From Dialogue to Execution: Mixture-of-Agents Assisted Interactive Planning for Behavior Tree-Based Long-Horizon Robot Execution
Kanata Suzuki, Kazuki Hori, Haruka Miyoshi, Shuhei Kurita, Tetsuya Ogata

TL;DR
This paper introduces a framework combining Mixture-of-Agents with Behavior Trees to enhance long-horizon robot task planning, reducing human input and improving execution robustness in complex tasks.
Contribution
It presents a novel integration of MoA-based proxy answering with Behavior Tree generation for structured, efficient, and adaptive robot task execution.
Findings
Reduces human response requirement by ~27%.
Maintains high structural and semantic similarity to fully human-answered plans.
Demonstrates successful real-robot long-horizon task execution with adaptive switching.
Abstract
Interactive task planning with large language models (LLMs) enables robots to generate high-level action plans from natural language instructions.

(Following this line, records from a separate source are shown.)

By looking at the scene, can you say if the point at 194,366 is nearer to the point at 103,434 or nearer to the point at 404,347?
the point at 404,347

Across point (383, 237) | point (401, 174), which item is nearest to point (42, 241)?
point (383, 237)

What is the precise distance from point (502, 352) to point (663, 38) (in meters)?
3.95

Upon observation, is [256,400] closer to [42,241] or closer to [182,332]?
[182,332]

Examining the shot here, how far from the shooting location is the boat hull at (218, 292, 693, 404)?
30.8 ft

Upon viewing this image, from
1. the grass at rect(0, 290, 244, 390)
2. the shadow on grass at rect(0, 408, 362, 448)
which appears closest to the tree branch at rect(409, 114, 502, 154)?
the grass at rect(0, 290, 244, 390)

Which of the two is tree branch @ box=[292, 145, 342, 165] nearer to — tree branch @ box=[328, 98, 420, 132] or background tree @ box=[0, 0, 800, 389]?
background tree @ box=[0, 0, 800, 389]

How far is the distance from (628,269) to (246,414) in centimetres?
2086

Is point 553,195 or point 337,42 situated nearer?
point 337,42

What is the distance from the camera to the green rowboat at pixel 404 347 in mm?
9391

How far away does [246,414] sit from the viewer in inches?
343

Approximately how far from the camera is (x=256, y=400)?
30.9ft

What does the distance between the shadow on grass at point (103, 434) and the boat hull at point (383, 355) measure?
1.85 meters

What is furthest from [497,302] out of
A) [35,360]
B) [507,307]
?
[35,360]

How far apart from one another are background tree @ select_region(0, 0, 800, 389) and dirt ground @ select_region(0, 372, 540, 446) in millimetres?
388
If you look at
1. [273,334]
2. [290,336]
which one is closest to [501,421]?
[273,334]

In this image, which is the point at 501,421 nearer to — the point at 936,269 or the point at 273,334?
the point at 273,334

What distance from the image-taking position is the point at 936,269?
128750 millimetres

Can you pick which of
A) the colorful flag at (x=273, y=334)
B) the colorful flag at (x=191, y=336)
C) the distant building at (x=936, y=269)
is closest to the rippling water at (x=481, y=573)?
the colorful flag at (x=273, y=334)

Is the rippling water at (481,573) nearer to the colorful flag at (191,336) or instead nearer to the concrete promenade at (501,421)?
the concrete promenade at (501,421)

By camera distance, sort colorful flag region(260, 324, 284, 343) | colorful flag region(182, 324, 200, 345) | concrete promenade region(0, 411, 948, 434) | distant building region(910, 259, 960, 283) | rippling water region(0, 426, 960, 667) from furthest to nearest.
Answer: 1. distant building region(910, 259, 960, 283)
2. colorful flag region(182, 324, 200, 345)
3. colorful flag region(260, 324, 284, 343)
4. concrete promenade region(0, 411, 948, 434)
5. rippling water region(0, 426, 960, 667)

However, in long-horizon tasks, such approaches often require many questions, increasing user burden. Moreover, flat plan representations become difficult to manage as task complexity grows. We propose a framework that integrates Mixture-of-Agents (MoA)-based proxy answering into interactive planning and generates Behavior Trees (BTs) for structured long-term execution. The MoA consists of multiple LLM-based expert agents that answer general or domain-specific questions when possible, reducing unnecessary human intervention. The resulting BT hierarchically represents task logic and enables retry mechanisms and dynamic switching among multiple robot policies. Experiments on cocktail-making tasks show that the proposed method reduces human…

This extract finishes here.